TO BE DONE »
(a) According to the slides on semantics modeling of systems, what does a state diagram show?
(b) Carry on the slides on semantics modeling of systems from the point where they stop, after the line asking what properties we want to check.

ARTICLE »
=======

Semantics modelling of systems
Semantics modelling of systems
Frédéric Herbreteau, Bordeaux INP/LaBRI (frederic.herbreteau@bordeaux-inp.fr)
What is a model?
- abstract representation of an object or a phenomenon
- view of selected features or parameters of the object / phenomenon
- with a specific goal of understanding its properties
Abstraction is an art
“Le taureau”, Pablo Picasso, 1942
A model of a house
- precise information to build the walls
- but not for electrical wiring
Another model of a house
- good for selling the house
- no relevant information to build it
Models for software engineering
Many aspects to describe, with dedicated models:
- class diagram: software architecture
- deployement: placing components on nodes
- use cases: users and tasks
- activities: control flow to achieve a task
- state diagram: evolution of an object during its lifetime
- sequence diagram: interactions between components to achieve a task
- …
UML is one (informal) notation (among many others) to build such models
Expectations for a model for software verification
What properties do we want to check?

=======

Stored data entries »
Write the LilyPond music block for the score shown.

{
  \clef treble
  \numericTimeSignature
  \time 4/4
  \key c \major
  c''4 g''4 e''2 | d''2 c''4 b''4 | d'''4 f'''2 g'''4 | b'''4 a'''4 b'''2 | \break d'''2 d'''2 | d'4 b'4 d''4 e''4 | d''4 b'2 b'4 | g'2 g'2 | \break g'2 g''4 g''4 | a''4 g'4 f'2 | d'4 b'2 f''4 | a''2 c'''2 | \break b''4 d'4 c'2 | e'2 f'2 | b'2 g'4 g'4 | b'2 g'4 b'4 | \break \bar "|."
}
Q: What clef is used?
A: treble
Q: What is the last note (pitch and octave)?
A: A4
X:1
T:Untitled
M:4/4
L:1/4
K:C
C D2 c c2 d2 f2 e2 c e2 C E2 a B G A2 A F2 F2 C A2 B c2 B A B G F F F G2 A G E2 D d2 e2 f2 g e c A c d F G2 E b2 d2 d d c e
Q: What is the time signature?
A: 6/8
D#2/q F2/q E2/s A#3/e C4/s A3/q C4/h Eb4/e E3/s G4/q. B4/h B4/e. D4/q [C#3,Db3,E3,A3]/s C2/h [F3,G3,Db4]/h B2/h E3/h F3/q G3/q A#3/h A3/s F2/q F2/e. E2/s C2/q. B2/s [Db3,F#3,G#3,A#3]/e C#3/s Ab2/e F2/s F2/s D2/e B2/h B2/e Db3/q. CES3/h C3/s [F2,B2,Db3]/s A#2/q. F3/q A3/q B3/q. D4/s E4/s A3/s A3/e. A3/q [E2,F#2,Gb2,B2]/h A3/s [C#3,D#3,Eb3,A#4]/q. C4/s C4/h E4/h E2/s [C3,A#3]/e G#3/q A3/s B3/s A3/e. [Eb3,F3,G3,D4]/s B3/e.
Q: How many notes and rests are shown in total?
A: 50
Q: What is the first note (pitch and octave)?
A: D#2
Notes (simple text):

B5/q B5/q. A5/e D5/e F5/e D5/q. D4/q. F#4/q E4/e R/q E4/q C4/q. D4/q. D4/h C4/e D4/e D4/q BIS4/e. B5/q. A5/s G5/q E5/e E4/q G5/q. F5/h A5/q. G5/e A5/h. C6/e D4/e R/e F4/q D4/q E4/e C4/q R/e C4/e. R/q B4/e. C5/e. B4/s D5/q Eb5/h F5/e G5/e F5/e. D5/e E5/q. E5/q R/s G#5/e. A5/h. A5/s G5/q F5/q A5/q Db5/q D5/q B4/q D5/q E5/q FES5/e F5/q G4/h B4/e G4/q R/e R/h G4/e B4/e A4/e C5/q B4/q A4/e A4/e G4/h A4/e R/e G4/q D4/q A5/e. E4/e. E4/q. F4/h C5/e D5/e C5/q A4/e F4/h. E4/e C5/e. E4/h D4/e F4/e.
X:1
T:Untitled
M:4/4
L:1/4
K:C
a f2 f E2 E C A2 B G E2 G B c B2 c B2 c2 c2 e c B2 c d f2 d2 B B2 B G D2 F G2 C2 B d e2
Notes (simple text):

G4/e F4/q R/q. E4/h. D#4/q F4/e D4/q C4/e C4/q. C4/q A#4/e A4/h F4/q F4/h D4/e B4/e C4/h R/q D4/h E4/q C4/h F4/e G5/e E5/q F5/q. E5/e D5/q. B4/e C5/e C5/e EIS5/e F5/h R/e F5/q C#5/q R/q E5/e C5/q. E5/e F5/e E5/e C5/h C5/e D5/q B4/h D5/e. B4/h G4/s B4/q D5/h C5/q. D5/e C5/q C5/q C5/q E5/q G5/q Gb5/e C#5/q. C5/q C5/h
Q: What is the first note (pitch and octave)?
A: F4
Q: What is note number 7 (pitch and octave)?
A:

=======

FINAL RESULTS »
(a) The evolution of an object during its lifetime.

(b)
- The program terminates / does not terminate
- The computed value is correct
- A sequence of events is correct
- Mutual exclusion
- No deadlock
- …
We need a formal model of the runs of a program (or a system)
Modeling the behaviors of a system
Semantics model = formal representation of:
- the states of the system
- the stepwise behavior
- the initial states
- and state properties
Transition systems and runs
A transition system (or state machine) $T = (S, S_0, \to, AP, L)$ is defined by:
- $S$ is the set of states with initial states $S_0 \subseteq S$
- $\to \subseteq Q \times Q$ is a transition relation
- $AP$ is the set of atomic propositons (i.e. state labels)
- $L$ labels each state in $S$ by a subset of $AP$
A run is a (potentially infinite) sequence of states: $s_0 s_1 \cdots s_n \cdots$ such that $s_0 \in S_0$ and $s_i \to s_{i+1}$ for every $i \ge 0$
Example: drink vendor machine
What is abstract in this model?
- Consider $AP=\lbrace \textcolor{blue}{\bullet}, \textcolor{red}{\bullet} \rbrace$
Characterize runs that satisfy:
- “every paid drink is served”?
- “every served drink has been paid”?
Do the runs of this model satisfy these properties?
Example: a digital circuit
- output function: $y = \neg (x \oplus r)$
- transition function: $\delta_r = x \lor r$
- initial register value: $r = 0$
What is abstract in this model?
Run on input: $010100$?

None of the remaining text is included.